What would the p-value be?
How would you use R to find the confidence interval for \(\sigma^2\)?
What assumption was crucial for the Chi-square test for variance to perform well?
t-test of variance
An alternative to the Chi-square test of variance for the hypothesis \(H_0: \sigma^2 = \sigma_0^2\) was the t-test of variance.
The t-test of variance is simply a t-test on the transformed variables: \[ Z_i = \left(Y_i - \overline{Y} \right)^2 \]
z <- (y - mean(y))^2
with the hypothesis \(H_0: \mu_Z = \frac{n-1}{n}\sigma_0^2\):
t.test(z, mu = ((n-1)/n) *sigma2_0)
Could you construct a confidence interval for \(\sigma^2\) from this output?
Kolmogorov-Smirnov test
Recall the K-S test examines hypotheses of the form \(H_0: F(y) = F_0(y)\), where \(F(y)\) is the population c.d.f and \(F_0(y)\) is some completely specified hypothesized c.d.f.
Let’s continue using the same sample data, but now consider the null hypothesis that the population is Uniform on 0, 14 (Why not Uniform(0, 10), like in class?).
Recall the K-S test statistic is the largest distance between the hypothesized and empirical c.d.fs.

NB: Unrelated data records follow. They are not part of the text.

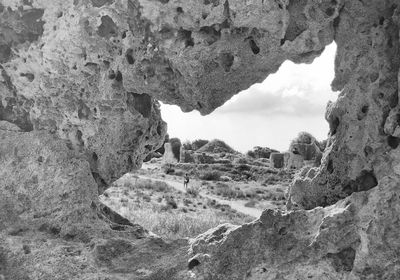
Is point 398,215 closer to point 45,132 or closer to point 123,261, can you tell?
point 123,261

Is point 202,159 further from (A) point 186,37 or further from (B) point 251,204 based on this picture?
(A) point 186,37

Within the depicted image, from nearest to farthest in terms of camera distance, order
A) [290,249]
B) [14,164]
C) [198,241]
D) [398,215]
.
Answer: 1. [398,215]
2. [290,249]
3. [198,241]
4. [14,164]

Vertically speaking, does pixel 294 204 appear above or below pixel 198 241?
above

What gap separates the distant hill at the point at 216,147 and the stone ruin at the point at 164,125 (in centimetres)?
4640

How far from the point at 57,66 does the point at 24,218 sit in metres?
2.02

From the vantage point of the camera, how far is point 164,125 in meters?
7.59

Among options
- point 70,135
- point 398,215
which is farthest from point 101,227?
point 398,215

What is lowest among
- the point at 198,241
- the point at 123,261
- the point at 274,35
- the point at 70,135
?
the point at 123,261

The empirical c.d.f (ecdf) function can be obtained in R with ecdf()
:
ecdf(y)
This function returns a function. That means to find the ecdf at a particular value we need to call the function, i.e. the ecdf at 5 is
ecdf(y)(5)
# or to make it clearer
ecdf_y <- ecdf(y)
ecdf_y(5)
We can use this to generate points along the ecdf, at a sequence of values for \(y\). For example
x <- seq(from = 0, to = max(y) + 1, by = 0.01)
fhat <- ecdf_y(x)
ggplot(mapping = aes(x = x, y = fhat)) +
geom_line()
It’s then easy to also evaluate the hypothesized cdf at these same points:
f_0 <- punif(x, min = 0, max = 14)
# and add them to our picture
ggplot(mapping = aes(x = x, y = fhat)) +
geom_line() +
geom_line(aes(y = f_0), linetype = "dashed")
We can look for the largest difference:
max(abs(fhat - f_0))
Which is 0.14 and occurs at \(y = 10.9\).

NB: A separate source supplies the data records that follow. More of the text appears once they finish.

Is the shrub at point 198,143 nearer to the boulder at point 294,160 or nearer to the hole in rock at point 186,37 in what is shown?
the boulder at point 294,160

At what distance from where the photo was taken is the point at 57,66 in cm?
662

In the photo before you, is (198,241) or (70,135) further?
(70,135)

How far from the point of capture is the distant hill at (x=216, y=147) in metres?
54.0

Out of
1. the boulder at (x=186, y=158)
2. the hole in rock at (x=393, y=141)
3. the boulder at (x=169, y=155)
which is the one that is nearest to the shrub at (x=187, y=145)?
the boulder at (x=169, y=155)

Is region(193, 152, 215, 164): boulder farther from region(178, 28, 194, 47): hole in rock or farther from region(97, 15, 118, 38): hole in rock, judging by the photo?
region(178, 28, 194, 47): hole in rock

All of this is automated in ks.test()
. For example,
ks.test(x = y, y = punif, min = 0, max = 14)
- Why is no confidence interval reported?
- Try testing the hypothesis that the population is Normal(5, 25)

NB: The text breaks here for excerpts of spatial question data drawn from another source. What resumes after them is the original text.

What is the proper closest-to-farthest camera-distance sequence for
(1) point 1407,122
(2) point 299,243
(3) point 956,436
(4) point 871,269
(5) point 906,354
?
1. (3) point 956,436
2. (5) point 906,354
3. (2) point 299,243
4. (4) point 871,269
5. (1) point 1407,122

Chi-square goodness of fit
The Chi-square goodness of fit test is like the K-S for discrete distributions. It tests hypotheses of the form \(H_0: P(Y = y) = p_0(y)\), where \(p_0\) is a hypothesized probability mass function.
Recall our dice example from class. For illustration let’s generate some data based on a fair die:
n <- 60
rolls <- sample(1:6, size = 60, replace = TRUE,
prob = rep(1/6, 6))
A simple table of the outcomes can be computed with table()
table(rolls)
And the tabulated values can be fed into the chisq.test()
function, along with the hypothesized probabilities of each outcome:
chisq.test(table(rolls), p = rep(1/6, 6))
To find the test statistic by hand, we need expected counts for each category:
E <- 1/6*n
And then we can compare them to the observed ones (pulled from table()
):
O <- table(rolls)
(chi_sq <- sum((O - E)^2 / E))
What is the reference distribution? Can you replicate the p-value from chisq.test()
with chi_sq
and the relevant distribution function?